Probability – L17.2 LLMS Formulation

Let us now introduce the linear least mean squares formulation.

The setting is the usual one– we have an unknown random variable and another random variable, which is our observation.

We’re given enough information so that we can, for example, calculate the joint distribution of these two random variables.

What we would like to do in the least squares methodology is to come up with an estimator, such that the mean squared error of this estimator is as small as possible.

And we have seen the general solution to this problem.

If we consider arbitrary estimators, it turns out that the best possible estimator, the best possible function g, is this particular function of the observations.

Our estimator is a conditional expectation of Theta, given X.

Now, let us look at an example that we considered earlier.

Suppose that X and Theta have a joint PDF, which is uniform over this particular region.

We did consider this example and we found that the optimal estimator was a function that had this particular shape.

So this blue curve here corresponds to the function, which is the conditional expectation of Theta, given the value of the observation that we have obtained.

We notice that this function is nonlinear, but it is only mildly nonlinear.

The fact that it is nonlinear is a little bit of a nuisance.

It makes it somewhat of a complicated function.

Wouldn’t it be nicer if our estimator had turned out to be a linear function of the data, such as this one?

It would have been nicer, but, unfortunately, that’s not the case.

By what if we impose it as a constraint, that we will only look at estimators that are linear functions of the data.

What does that mean?

Mathematically speaking, it means that we will only consider estimators that depend linearly on the data X.

Now, a and b here are some parameters that are for us to choose.

If I choose a and b differently, I’m going to get a different red curve here.

Which one is the best red curve?

Well, we need a criterion.

But let us stick to our mean squared error criterion.

And in that case, we’re led to the following formulation.

We want to find choices for a and b.

That is, we want to choose a particular red line, so that the resulting estimation error, the resulting mean squared estimation error, is as small as possible.

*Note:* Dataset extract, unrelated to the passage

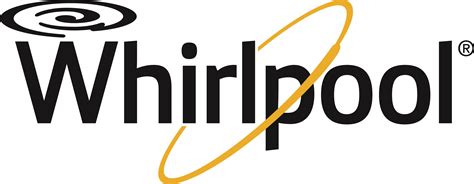 Media Hub – Logos | Whirlpool Corporation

So what we have here is a random variable.

Here is the value that’s going to be given to us by our estimator.

And we look at the associated error, square it, and take the expectation.

So this is the linear least mean squares formulation.

We’re looking for an estimator, which is a linear function of the data.

And we want to choose the best possible linear function.

How does it compare to the earlier problem of picking the best estimator?

Here we were considering an arbitrary function g and we were trying to find the best possible function of the data, which would be our estimator.

So this was really an optimization over all possible functions.

Here we only have an optimization with respect to two numbers.

So at least mathematically, this should be a simpler problem.

And we will see that it has a simple solution.

Before going on to the solution, however, let me make one comment that in some cases, the linear least squares estimation problem is relatively easy to solve.

And these are the cases where the conditional expectation turns out to be linear in the data.

This is the best possible estimator.

If it happens to be linear, it’s at least as good as any other linear estimator, so it’s also going to be the optimal linear estimator.

That is, if the optimal solution turns out to be already linear, by imposing the extra constraint of sticking to linear estimators is not going to make any difference.

But for the general case, in general, this is not going to be the case.

The conditional expectation may well turn out to be a nonlinear function of the data, as in this example.

And in those cases, the linear least mean squares estimator is going to turn out to be different.